Elul: ‘A Month of Reflection and Prayer’

August 10, 2018

3 min read

During Elul, the 12th month of the Jewish calendar that leads to the High Holidays of Rosh Hashanah and Yom Kippur, prayer becomes evermore important to the Jewish people. During this time, Jewish academics and Rabbis say that prayer has a special ability to effect change in one’s life – especially in the land of Israel.

“Elul is a month of reflection and prayer specifically geared toward repentance and heading toward Yom Kippur,” said Rabbi Dov Lipman, former Knesset member and Judaic studies teacher.

The traditions of Elul date back to Moses’ time. After destroying the first set of tablets that contained the 10 Commandments, when Moses saw the scene of the golden calf, he went back onto Mount Sinai. This was on the first day of Elul when he pleaded to God for forgiveness for himself and his people.

“He was there for 40 days begging for forgiveness and those 40 days lead us to Yom Kippur, on which forgiveness was granted,” Lipman told Breaking Israel News. “These 40 days from that moment are entrenched and cemented as days of prayer but specifically prayer for forgiveness, because that’s what Moses was doing.”

As such, there are numerous customs and ritual laws that have developed over time, including waking up early in Sephardi (Jews of both Spanish and Eastern origin) communities in Israel and chanting selichot, special prayers asking for forgiveness. In all synagogues, there are extra prayers during this time. Also, Jews blow the shoar during the month of Elul, a visceral call to repentance.

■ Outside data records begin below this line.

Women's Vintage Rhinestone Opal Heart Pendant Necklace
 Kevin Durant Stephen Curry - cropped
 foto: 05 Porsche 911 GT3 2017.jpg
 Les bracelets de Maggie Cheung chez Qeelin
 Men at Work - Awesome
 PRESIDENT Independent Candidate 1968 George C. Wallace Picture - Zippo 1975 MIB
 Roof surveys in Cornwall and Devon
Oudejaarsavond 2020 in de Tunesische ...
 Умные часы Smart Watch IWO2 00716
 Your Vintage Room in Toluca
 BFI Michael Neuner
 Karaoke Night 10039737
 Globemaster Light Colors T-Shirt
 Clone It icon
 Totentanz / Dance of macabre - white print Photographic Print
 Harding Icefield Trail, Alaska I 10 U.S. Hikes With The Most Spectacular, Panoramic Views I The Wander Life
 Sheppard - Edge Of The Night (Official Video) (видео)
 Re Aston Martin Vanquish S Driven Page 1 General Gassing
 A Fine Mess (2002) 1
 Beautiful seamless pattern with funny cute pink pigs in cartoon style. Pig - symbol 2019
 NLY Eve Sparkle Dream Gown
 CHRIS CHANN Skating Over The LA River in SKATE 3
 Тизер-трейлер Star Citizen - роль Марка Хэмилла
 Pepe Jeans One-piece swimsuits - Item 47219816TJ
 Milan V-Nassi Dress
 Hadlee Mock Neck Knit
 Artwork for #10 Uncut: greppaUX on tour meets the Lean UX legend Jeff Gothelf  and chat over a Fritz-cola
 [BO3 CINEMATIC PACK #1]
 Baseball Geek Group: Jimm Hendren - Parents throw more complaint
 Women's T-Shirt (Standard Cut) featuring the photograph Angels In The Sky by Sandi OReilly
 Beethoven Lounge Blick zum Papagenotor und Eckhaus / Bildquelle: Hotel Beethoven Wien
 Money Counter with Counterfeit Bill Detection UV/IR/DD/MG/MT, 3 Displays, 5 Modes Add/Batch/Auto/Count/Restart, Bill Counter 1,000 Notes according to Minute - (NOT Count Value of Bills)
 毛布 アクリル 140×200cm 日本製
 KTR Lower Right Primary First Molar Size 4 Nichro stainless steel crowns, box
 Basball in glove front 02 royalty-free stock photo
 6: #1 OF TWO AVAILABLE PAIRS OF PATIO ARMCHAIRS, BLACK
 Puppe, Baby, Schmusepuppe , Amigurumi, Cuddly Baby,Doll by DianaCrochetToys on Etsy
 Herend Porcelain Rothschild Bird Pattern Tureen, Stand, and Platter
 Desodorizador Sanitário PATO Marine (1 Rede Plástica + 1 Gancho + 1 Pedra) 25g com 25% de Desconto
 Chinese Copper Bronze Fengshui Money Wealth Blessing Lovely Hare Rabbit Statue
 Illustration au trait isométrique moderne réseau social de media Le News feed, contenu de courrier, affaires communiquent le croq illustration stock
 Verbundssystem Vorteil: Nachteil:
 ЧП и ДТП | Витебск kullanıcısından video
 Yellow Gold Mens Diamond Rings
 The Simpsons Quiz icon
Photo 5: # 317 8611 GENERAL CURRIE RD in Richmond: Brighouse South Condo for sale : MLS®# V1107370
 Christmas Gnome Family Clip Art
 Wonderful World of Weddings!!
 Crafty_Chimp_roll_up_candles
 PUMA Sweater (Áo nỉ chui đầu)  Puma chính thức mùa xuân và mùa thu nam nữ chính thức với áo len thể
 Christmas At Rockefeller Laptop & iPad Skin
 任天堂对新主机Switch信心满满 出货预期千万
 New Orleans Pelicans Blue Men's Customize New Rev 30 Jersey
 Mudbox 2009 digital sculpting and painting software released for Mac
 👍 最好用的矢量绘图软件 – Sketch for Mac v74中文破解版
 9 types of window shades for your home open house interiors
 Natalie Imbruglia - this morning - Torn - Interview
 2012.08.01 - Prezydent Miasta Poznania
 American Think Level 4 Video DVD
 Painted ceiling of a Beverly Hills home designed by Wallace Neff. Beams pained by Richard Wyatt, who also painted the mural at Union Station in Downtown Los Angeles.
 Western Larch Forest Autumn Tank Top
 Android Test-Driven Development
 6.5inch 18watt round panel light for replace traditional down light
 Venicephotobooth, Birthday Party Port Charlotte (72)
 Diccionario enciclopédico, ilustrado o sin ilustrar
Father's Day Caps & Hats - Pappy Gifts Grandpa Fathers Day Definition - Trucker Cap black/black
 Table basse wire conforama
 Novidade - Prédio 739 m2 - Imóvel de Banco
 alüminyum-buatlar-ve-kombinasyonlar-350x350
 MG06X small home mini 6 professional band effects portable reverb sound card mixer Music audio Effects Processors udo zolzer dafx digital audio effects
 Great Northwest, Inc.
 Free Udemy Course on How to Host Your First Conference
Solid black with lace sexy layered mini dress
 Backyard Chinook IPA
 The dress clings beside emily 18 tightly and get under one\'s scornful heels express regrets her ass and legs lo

According to Rabbi Daniel Sperber, spiritual leader and teacher of Talmud and Jewish custom, blowing the shofar acts as a non verbal prayer, expressing the innermost the needs of one’s soul.

“Sometimes, we don’t really know what we want and it is difficult to verbalize requests,”  

Sperber told Breaking Israel News. The Rambam (Rabbi Moshe Ben Maimon/Maimonides), he said, interprets the blowing of the shofar differently, as a call-to-action for each person to “wake up” and examine his or her own behaviors, through introspection of one’s actions and thoughts and “leaving your evil ways and inclinations so as to come closer to the Creator.”

During the month of Elul, one can walk the streets of Israel and hear Sephardic Jews chanting out loud the prayers for forgiveness and blowing the shofar.  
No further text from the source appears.